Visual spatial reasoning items
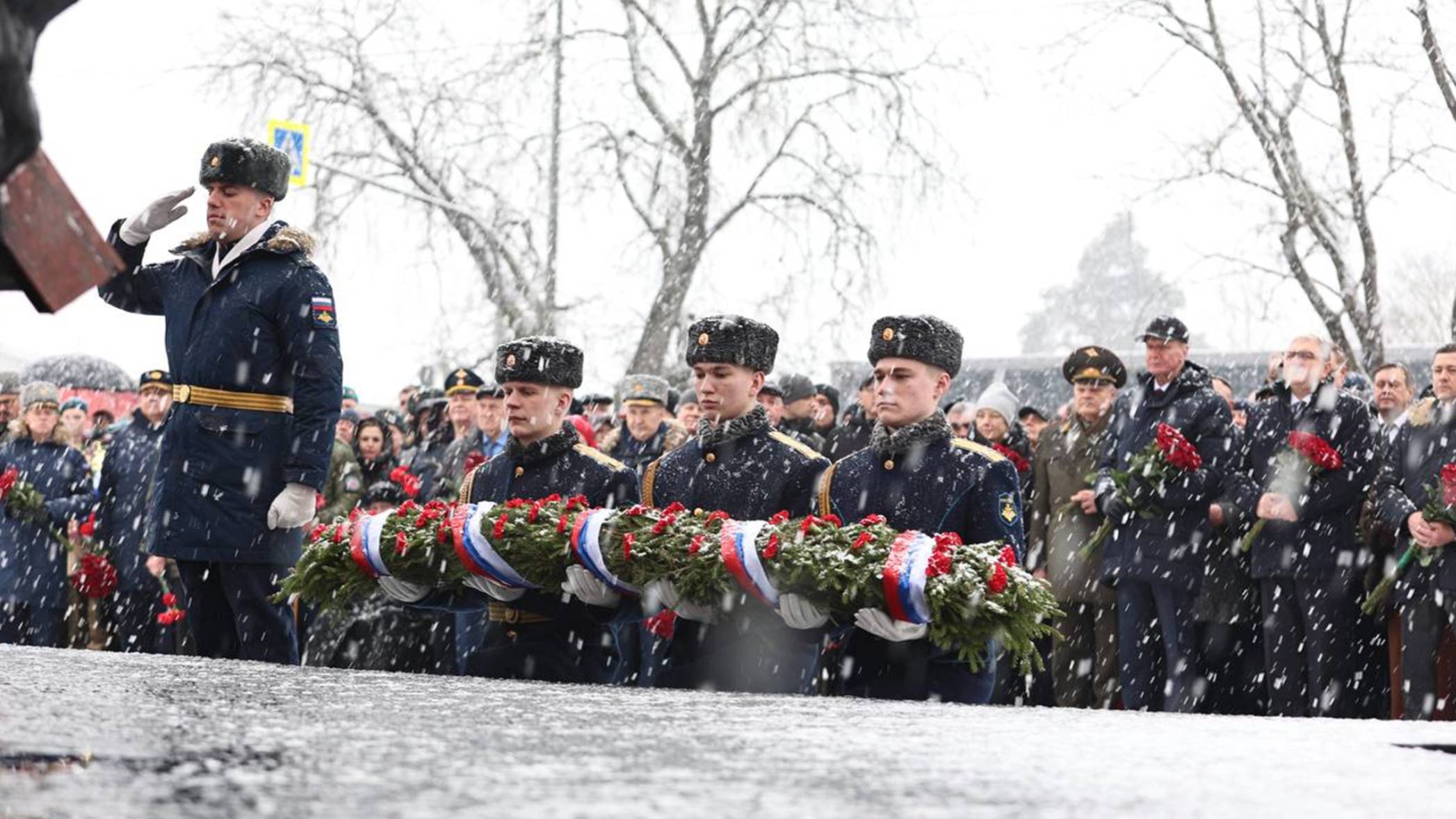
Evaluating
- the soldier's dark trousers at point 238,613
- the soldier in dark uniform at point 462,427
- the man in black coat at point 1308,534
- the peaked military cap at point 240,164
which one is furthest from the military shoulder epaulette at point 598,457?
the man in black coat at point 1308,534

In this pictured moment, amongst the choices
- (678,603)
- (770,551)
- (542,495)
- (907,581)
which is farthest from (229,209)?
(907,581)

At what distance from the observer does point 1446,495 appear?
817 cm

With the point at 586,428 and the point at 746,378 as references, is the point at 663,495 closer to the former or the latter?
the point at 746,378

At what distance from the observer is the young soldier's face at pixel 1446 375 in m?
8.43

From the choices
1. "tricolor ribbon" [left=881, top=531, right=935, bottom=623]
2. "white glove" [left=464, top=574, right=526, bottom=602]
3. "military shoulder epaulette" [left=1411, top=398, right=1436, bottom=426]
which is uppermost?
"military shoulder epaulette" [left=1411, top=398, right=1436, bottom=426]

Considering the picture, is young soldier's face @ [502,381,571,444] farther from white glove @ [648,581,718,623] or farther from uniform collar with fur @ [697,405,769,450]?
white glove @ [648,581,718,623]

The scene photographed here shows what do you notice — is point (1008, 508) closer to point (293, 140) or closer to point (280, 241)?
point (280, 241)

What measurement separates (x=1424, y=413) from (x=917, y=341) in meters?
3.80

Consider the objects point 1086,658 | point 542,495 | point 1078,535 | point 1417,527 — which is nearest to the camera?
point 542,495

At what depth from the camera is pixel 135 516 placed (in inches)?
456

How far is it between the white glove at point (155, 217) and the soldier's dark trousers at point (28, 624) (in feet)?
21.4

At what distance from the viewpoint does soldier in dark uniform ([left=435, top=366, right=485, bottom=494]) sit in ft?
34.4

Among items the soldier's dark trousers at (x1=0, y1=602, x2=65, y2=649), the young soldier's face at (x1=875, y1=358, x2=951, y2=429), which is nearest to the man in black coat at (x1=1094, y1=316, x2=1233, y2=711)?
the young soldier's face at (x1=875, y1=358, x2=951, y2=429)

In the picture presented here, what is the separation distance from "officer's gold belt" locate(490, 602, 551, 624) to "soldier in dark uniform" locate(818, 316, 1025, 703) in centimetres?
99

Objective
Please rewrite the rows above, replacing "tricolor ribbon" with "striped ribbon" and keeping everything else the same. Leave the pictures out of your answer.

Final result
Evaluating
- the soldier's dark trousers at point 238,613
- the soldier in dark uniform at point 462,427
- the man in black coat at point 1308,534
- the peaked military cap at point 240,164
which one is furthest from the military shoulder epaulette at point 598,457?
the man in black coat at point 1308,534

In this pictured moment, amongst the choices
- (678,603)
- (770,551)
- (542,495)
- (907,581)
which is farthest from (229,209)?
(907,581)

At what distance from the observer does point 1446,495 appear?
817 cm

With the point at 586,428 and the point at 746,378 as references, is the point at 663,495 closer to the former or the latter?
the point at 746,378

At what distance from the observer is the young soldier's face at pixel 1446 375 in m?
8.43

From the choices
1. "striped ribbon" [left=881, top=531, right=935, bottom=623]
2. "white glove" [left=464, top=574, right=526, bottom=602]
3. "military shoulder epaulette" [left=1411, top=398, right=1436, bottom=426]
which is uppermost?
"military shoulder epaulette" [left=1411, top=398, right=1436, bottom=426]

Considering the picture, is young soldier's face @ [502,381,571,444] farther from white glove @ [648,581,718,623] or farther from uniform collar with fur @ [697,405,769,450]?
white glove @ [648,581,718,623]

The scene photographed here shows what do you notice — is point (1008, 508) closer to point (293, 140) or closer to point (280, 241)?
point (280, 241)

What measurement separates (x=1424, y=413) from (x=917, y=341) in meters?
3.80

Consider the objects point 1086,658 | point 542,495 | point 1078,535 | point 1417,527 — which is nearest to the camera?
point 542,495

At what depth from the camera is pixel 135 516 placed (in inches)?
456

How far is it between the white glove at point (155, 217) and the soldier's dark trousers at point (28, 624) (in feet)?
21.4

At what distance from the viewpoint does soldier in dark uniform ([left=435, top=366, right=485, bottom=494]) sit in ft?
34.4

Among items the soldier's dark trousers at (x1=0, y1=602, x2=65, y2=649), the young soldier's face at (x1=875, y1=358, x2=951, y2=429), which is nearest to the man in black coat at (x1=1094, y1=316, x2=1233, y2=711)?
the young soldier's face at (x1=875, y1=358, x2=951, y2=429)

In the picture presented here, what is the separation distance from "officer's gold belt" locate(490, 602, 551, 624) to "soldier in dark uniform" locate(818, 316, 1025, 703) in centimetres?
99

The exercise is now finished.